A novela do inédito à reapresentação

Babilônia nasceu com a genética do fracasso. Aliás, as novelas da TV Globo, em atual exibição, são enredos frágeis e pouco atrativos. Na TV Record, não se pode dizer muita coisa diferente: Os Dez Mandamentos é uma trama tipicamente previsível porque acompanha o ritmo histórico de uma passagem bíblica. O que se salva na teledramaturgia brasileira atualmente é a reprise. A reprise sempre foi vista pela televisão como algo engessado; corria-se sempre o risco de enfadar o telespectador com uma produção repetida. Hoje, as reapresentações novelísticas ganharam um caráter diferenciado: é a possibilidade de ver os grandes atores, as melhores tramas, as mais importantes figuras da televisão novamente em ação.

por Mailson Ramos via Guest Post para o Portal Geledés

Isso explica o sucesso das reapresentações de Pedra Sobre Pedra, no Canal Viva e O Rei do Gado, na TV Globo. Os telespectadores conhecem o roteiro da história, o enredo, o final, quem fica com quem. Mas têm a satisfação de rever uma história que sempre vai atrair a sua atenção. As novelas inéditas, seja na Record ou na Globo, são verdadeiras peças de repulsão entre o telespectador e a TV; sobretudo porque não repetem o sucesso das produções dos anos de 1980 e 1990. É tudo tão relativizado e opaco que mesmo na estreia já se pode conjecturar o desfecho dos personagens.

Depois do Projac, a TV Globo deixou de produzir novelas em ambientes externos; não se sai do Rio de Janeiro; mesmo as cidades cenográficas, com a mais avançada tecnologia, não conseguem estabelecer uma simbologia de espaço onde o telespectador possa se sentir íntimo da história ali contada. Parece que a tecnologia, neste ponto, somente atrapalhou a caracterização das produções. Hoje a televisão brasileira estuda o processo de construção da telenovela tentando compreender também qual é o perfil dos novos consumidores. Não basta somente pensar que a publicidade, o histórico de sucesso e a boa audiência se converterão em público assíduo.

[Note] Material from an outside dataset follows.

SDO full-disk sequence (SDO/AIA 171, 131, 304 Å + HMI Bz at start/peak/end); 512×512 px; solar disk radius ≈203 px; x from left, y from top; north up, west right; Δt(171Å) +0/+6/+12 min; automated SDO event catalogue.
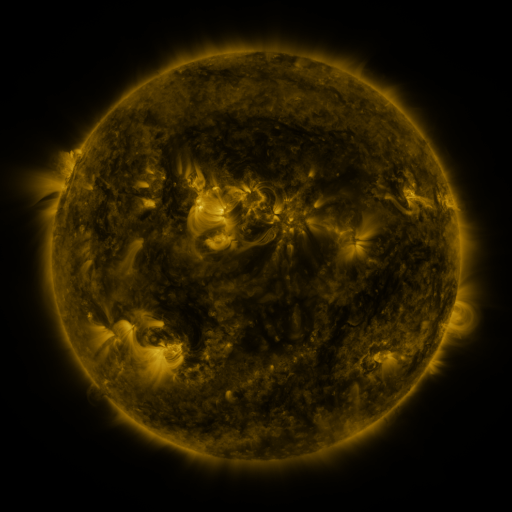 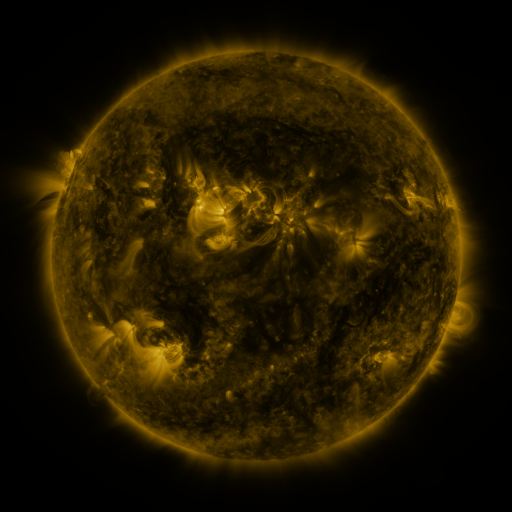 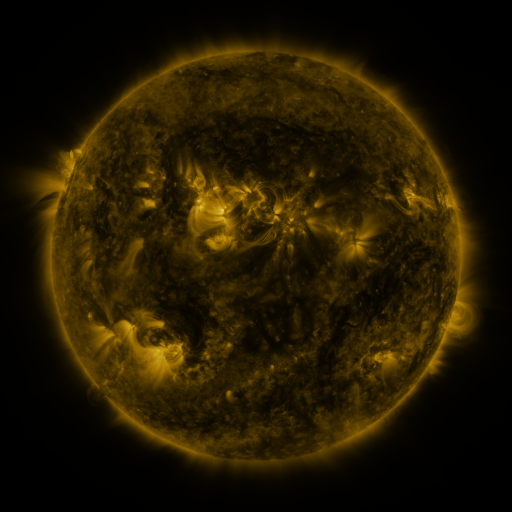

Depois de algumas décadas, o telespectador parece saturado. Viveu com intensidade o sucesso das novelas, mas viu-se agora envolvido pelas benesses da internet, das produtoras de seriados, da Netflix e do Youtube. Há muito tempo os especialistas diziam que a hegemonia da trama novelística tinha tudo para decair, uma vez que os autores tinham alterado gravemente a maneira de escrever. Além disso, os grandes atores e atrizes em atividade são muito raros. A telenovela não pode sobreviver com rostinhos bonitos e pouco talento dramático. É como comparar um vilão de Tarcísio Meira com um vilão de Thiago Lacerda. Não dá. O resultado são novelas cada vez mais curtas, com um nível de audiência irrisório e uma interrogação expressiva sobre o futuro.

Voltando à Babilônia, pode-se dizer que nem mesmo os atores de peso podem salvar uma novela que está fadada ao ocaso. Não é porque a novela aborda temas polêmicos que deve ser assistida. Muito menos se sua discussão tramita mais uma vez nas esferas do público e do privado; porque a TV Globo, conservadora como é, direciona para a população (público) o debate sobre assuntos que são e devem ser discutidos em âmbito privado. E as discussões têm sido tão pesadas que a sociedade, em vez de debatê-las, prefere se ligar a uma trama muito mais branda onde possa simplesmente se entreter. Mercado de entretenimento não combina com mercado de informação e opinião. O que estamos vendo é uma desvirtuação da produção teledramatúrgica.

A novela foi transformada em algo tão insosso que não resta aos autores aplicar camadas e mais camadas de conflitos sociais para animar as tramas. Nos últimos anos tem sido assim. Isso extrapola a condição de que a novela, além de entreter, serve também para levantar temas polêmicos que a sociedade precisa discutir. As novelas da década de 1990, por exemplo, discutiram temas tão apimentados quanto os atuais, embora existisse uma maneira muito mais atrativa de evidenciá-los nas tramas. E não revendo as novas perspectivas de produção da novela, as emissoras vão cedendo aos impulsos do retro e da reprise. O telespectador começa a abdicar do que é novo e frágil.